胡蝶蘭のスタンスは〝売られた喧嘩は買う〟なのだから、とりあえずはこちらから喧嘩を売らなければどうにかなるだろう。
そんなあたしらしくもない楽観的な考えもあるし、たとえ暴力沙汰になったとしても、あたしはきっと負けないからなにも問題ない。
それに……思っていたよりずっと制服が可愛かったというのも、少なからず、ある。
あたしだって一応、思春期の女の子だ。
今までおしゃれとかメイクをまともにしたことがないから、この制服を見たときはほんの少しだけはしゃいでしまった。

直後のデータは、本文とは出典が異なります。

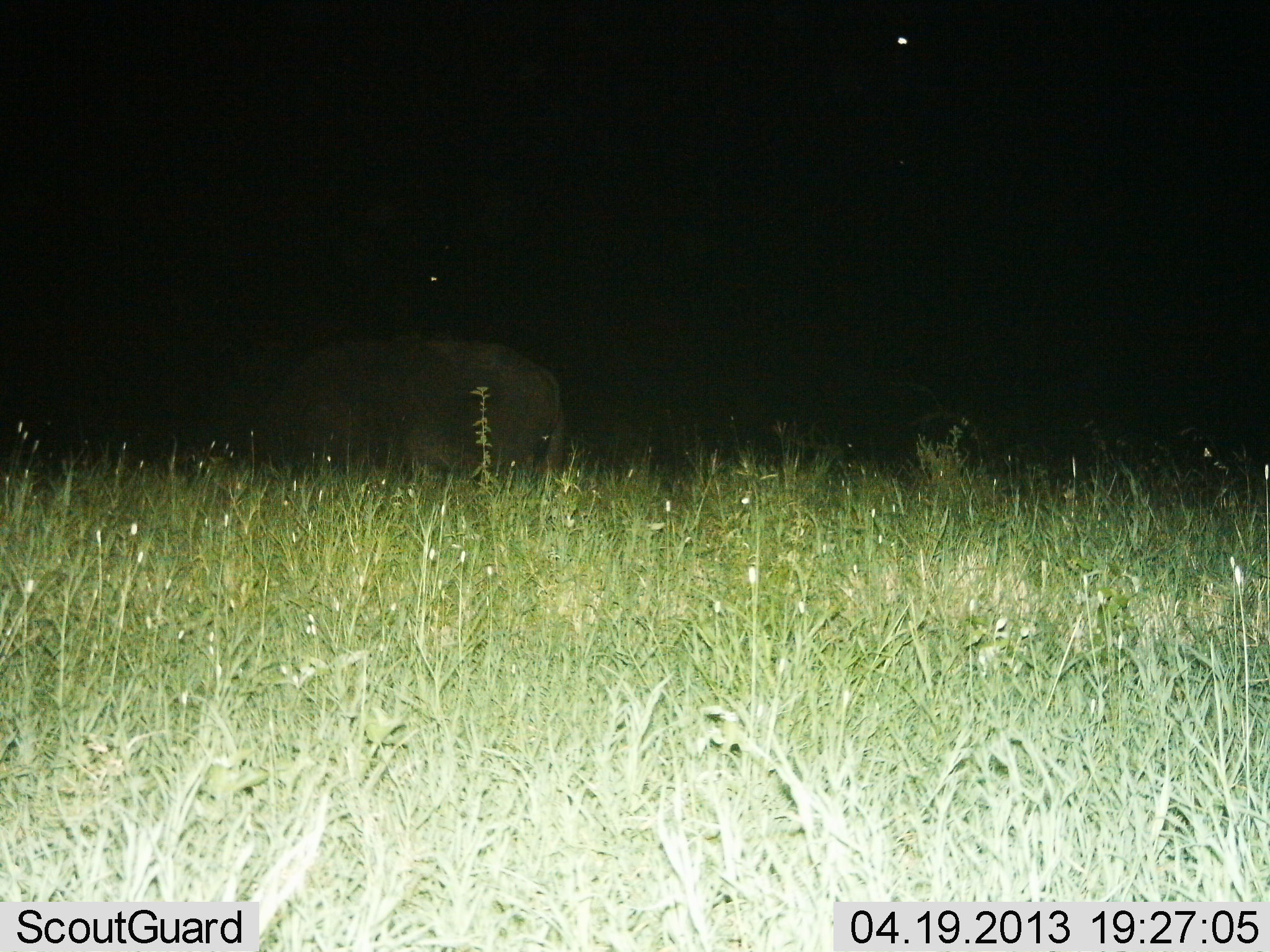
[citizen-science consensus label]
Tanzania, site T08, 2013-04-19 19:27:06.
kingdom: Animalia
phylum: Chordata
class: Mammalia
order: Proboscidea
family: Elephantidae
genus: Loxodonta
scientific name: Loxodonta africana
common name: african bush elephant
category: elephant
Elephant (african bush elephant) (Loxodonta africana), count 1. Behavior (volunteer vote fractions): standing 78%, resting 0%, moving 11%, interacting 0%. Young present (vote fraction): 0%. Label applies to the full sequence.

きっと大翔はそれも見越して、ここに通えと言ってくれたんだろうなと思うと、余計に嬉しかった。
膝上の青チェックのスカート、それだけでも可愛いのに裾には小さな黒フリルまでついている。
薄い青がかったカッターシャツの上には、防寒用に白いカーディガンを重ねた。
ブレザーには校章がプリントされたエンブレム。
スカートと同じ柄のリボンも軽くフリルがあしらってあるなど、細部までこだわっていながら、全体的にそこまでハデじゃないのも魅力的。